We can see that the probability only drops to 0.5 in a little under 2 years and to 0.1 in a little over 6. In fact they could have last shared a common ancestor 8.2 years ago and still have a 5% chance of being identical in this small region. So although this fragment means a very close relative of the human MERS-CoV is found in a bat geographically close to the first case, the fact it is identical in this short region doesn't mean that these bats are the direct source of the human case. 

On the other hand it is the right virus in the right class of mammals and in the right location. It seems unlikely that it has no significant role in the origin of the human outbreaks. 
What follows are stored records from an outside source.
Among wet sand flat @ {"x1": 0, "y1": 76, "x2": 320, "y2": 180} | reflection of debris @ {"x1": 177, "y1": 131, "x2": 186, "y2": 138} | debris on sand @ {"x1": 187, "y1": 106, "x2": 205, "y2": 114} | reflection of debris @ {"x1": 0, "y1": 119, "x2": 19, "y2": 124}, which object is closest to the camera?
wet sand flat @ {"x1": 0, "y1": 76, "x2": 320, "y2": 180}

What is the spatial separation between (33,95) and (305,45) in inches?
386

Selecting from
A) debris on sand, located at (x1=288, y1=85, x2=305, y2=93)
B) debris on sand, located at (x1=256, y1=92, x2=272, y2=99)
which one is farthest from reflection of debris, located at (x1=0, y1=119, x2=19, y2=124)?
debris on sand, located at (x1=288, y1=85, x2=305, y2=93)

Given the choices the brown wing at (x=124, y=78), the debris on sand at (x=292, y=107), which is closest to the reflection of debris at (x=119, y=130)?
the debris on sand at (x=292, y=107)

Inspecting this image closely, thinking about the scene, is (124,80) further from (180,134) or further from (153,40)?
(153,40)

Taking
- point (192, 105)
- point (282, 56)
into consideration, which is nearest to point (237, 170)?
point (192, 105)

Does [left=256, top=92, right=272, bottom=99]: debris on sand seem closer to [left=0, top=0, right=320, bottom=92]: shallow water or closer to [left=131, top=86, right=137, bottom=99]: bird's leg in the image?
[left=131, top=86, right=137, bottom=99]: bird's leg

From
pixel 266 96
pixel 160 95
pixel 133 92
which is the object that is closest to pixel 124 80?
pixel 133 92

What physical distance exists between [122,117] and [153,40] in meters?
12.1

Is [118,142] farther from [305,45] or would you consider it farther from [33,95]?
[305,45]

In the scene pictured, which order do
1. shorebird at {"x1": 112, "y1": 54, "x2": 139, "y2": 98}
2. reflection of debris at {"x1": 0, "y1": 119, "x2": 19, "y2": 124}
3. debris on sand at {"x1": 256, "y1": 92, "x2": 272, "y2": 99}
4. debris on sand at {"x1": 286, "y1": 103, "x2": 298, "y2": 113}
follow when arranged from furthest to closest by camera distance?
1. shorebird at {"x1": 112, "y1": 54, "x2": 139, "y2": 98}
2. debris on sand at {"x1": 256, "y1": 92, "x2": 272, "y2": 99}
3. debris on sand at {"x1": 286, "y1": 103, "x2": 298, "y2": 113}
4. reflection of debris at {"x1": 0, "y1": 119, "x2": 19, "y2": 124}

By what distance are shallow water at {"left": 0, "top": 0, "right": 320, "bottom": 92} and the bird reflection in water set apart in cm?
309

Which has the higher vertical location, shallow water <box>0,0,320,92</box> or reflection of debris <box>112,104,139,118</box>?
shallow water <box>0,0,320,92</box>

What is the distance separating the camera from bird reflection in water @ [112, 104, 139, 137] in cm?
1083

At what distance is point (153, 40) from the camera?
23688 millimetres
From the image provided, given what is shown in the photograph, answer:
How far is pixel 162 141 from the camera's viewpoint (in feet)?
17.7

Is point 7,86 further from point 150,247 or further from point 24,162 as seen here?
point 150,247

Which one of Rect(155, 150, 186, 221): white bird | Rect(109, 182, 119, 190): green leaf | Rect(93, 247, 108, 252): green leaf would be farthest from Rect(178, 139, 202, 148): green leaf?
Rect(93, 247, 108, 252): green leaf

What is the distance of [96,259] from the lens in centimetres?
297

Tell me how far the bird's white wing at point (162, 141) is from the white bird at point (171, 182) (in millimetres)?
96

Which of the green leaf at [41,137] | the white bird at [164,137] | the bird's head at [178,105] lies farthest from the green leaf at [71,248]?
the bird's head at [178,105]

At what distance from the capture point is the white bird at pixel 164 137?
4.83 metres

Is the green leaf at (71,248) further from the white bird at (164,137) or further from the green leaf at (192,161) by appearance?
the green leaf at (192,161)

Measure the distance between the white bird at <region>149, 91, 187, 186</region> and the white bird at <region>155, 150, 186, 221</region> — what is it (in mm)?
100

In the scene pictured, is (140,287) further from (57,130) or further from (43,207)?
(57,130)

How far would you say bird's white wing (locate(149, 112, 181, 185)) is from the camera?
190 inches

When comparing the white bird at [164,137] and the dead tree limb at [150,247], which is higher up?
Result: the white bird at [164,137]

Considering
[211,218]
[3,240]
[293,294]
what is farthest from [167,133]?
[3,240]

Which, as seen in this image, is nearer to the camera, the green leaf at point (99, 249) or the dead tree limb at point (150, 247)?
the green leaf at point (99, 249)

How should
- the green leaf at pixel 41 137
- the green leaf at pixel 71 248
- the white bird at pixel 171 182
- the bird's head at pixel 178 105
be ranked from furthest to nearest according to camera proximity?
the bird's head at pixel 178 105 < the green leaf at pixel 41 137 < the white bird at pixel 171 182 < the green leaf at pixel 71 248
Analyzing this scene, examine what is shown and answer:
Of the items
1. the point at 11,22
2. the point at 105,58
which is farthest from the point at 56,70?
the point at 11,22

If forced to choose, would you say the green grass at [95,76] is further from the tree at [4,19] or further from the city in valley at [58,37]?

A few assumptions and approximations are being made here: I am assuming that the fragment of RdRp is evolving at the average rate for the whole genome (which it isn't - it is more conserved, making it more likely to be identical in this region). The average evolutionary rate is still not known with much certainty so I have used the right order of magnitude. When looking at the individual mutations, above, I am assuming the same mutation is unlikely to happen twice (or the reverse mutation to occur). However, with rates such as these it is very unlikely that random mutations would be likely to hit the same site twice. Finally, saying the divergence time is twice the time to the most recent common ancestor ignores the fact that the two viruses were sampled at different times.